Carta topografica della Brianza del 1851 (cliccare sulle foto per ingrandirle)
 
Nel periodo da cui sono partito, ossia dagli ultimi decenni dell’Ottocento, l’Italia era un paese prevalentemente agricolo, di conseguenza l'associazionismo operaio e il municipalismo popolare si svilupparono tardi, rispetto ad altri Paesi europei. Ciò avvenne soprattutto e quasi esclusivamente nelle aree industrializzate. In Brianza, ad esempio, per i motivi sinteticamente sopraespressi, si crearono tardi le condizioni per sviluppare progetti che coniugassero, come avvenne invece in Emilia-Romagna, la difesa della tradizione civica comunitaria con il governo delle trasformazioni economiche, mediante il sostegno al mondo del lavoro (cooperative, leghe e camere sindacali) e lo sviluppo dei servizi municipalizzati, con il controllo ed il calmieramento dei prezzi. Nel 1915, di fronte alla situazione dolorosa creata dal rincaro della vita, alcuni comuni emiliano-romagnoli effettuarono direttamente la vendita alle classi bisognose di grani, farina ed altri generi di prima necessità a prezzi inferiori a quelli correnti e favorirono ogni iniziativa diretta ad aprire spacci pubblici e ad accaparrare acquisti all’ingrosso di generi alimentari.
□ □ □ □ □
**Obiettivo 1:** Secondo il brano sulla Brianza, in quale anno alcuni comuni emiliano-romagnoli vendettero direttamente grani e farina alle classi bisognose?
**Obiettivo 2:** Riprendi, per favore, il brano sulla Brianza proseguendo dopo la sua ultima frase.
L'elenco è materiale a sé, distinto dal brano sulla Brianza.

**Voci elencate:**
□ □ □ □ □
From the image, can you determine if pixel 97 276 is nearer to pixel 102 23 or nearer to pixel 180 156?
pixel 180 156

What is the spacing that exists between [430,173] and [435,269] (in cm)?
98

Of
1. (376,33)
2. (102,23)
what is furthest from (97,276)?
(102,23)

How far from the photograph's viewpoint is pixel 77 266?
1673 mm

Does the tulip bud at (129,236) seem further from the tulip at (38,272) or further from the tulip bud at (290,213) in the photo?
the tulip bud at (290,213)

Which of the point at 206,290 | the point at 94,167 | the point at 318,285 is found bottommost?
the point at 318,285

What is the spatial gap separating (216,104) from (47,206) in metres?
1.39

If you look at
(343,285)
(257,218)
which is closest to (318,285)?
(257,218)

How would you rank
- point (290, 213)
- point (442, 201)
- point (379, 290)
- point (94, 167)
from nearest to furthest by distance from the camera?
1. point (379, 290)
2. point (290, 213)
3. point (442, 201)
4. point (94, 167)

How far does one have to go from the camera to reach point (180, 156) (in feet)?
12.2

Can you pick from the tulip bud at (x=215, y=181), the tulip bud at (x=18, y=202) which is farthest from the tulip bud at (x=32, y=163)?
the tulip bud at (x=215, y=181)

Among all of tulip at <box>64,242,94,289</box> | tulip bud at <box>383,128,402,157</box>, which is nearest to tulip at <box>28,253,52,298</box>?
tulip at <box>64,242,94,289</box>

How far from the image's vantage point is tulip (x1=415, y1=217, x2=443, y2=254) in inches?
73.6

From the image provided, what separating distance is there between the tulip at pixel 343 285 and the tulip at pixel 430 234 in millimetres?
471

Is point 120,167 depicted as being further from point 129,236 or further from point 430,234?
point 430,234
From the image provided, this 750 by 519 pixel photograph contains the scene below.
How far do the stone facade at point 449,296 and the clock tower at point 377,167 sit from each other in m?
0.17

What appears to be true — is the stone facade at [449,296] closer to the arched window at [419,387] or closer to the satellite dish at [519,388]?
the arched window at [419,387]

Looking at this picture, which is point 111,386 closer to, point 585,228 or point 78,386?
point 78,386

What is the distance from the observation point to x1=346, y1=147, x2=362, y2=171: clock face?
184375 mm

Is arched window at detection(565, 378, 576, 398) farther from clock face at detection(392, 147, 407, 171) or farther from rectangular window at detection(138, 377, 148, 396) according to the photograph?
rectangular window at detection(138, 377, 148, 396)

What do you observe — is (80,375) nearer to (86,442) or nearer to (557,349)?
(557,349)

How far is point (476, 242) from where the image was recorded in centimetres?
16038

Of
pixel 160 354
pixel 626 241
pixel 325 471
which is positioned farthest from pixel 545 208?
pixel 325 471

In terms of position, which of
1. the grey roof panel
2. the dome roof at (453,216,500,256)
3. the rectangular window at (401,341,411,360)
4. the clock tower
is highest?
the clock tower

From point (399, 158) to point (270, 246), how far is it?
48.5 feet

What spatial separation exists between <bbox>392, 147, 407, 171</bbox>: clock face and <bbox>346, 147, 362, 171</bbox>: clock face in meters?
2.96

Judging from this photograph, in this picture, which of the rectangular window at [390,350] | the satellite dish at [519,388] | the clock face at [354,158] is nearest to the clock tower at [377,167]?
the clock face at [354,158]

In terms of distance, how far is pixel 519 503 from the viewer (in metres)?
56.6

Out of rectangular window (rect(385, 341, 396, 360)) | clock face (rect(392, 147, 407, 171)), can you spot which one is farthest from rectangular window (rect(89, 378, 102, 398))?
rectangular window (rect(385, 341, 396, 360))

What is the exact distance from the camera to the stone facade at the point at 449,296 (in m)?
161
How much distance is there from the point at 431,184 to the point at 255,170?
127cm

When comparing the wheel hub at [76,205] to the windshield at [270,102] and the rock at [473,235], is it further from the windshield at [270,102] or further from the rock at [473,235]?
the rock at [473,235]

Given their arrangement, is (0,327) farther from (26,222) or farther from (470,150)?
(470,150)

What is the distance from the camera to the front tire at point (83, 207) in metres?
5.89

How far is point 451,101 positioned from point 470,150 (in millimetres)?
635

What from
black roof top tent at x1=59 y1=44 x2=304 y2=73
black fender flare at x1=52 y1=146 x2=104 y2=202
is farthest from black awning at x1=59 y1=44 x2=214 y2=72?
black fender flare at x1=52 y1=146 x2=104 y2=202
□ □ □ □ □
**Risposta scritta 1:** Nel 1915.

**Risposta scritta 2:**
Le cronache del tempo parlano di diversi casi di morte per fame, denutrizione e freddo per non parlare poi delle varie malattie che affliggevano l’intero Paese. Soltanto nel 1870 sorsero le prime leghe con fini sindacali e negli ultimi anni dell'Ottocento si estesero le società di mutuo soccorso. Ben presto, accanto alle leghe dei lavoratori dell'industria, che nacquero a seguito del grande sviluppo industriale, si svilupparono anche quelle dei contadini e dei braccianti e, tra la fine del XIX secolo e l'inizio del XX, furono istituite anche le Camere del lavoro che, insieme alle federazioni sindacali, divennero uno strumento di difesa dallo sfruttamento e dalla disoccupazione dilagante nel Nord d’Italia, nel periodo della depressione economica di fine secolo. Nel Settentrione gli industriali, gli agrari e le classi più reazionarie cominciarono a chiedere lo scioglimento delle Camere del lavoro e la limitazione del diritto di libera associazione. Il socialismo era già qualcosa che incuteva timore e che doveva venir soffocato al più presto.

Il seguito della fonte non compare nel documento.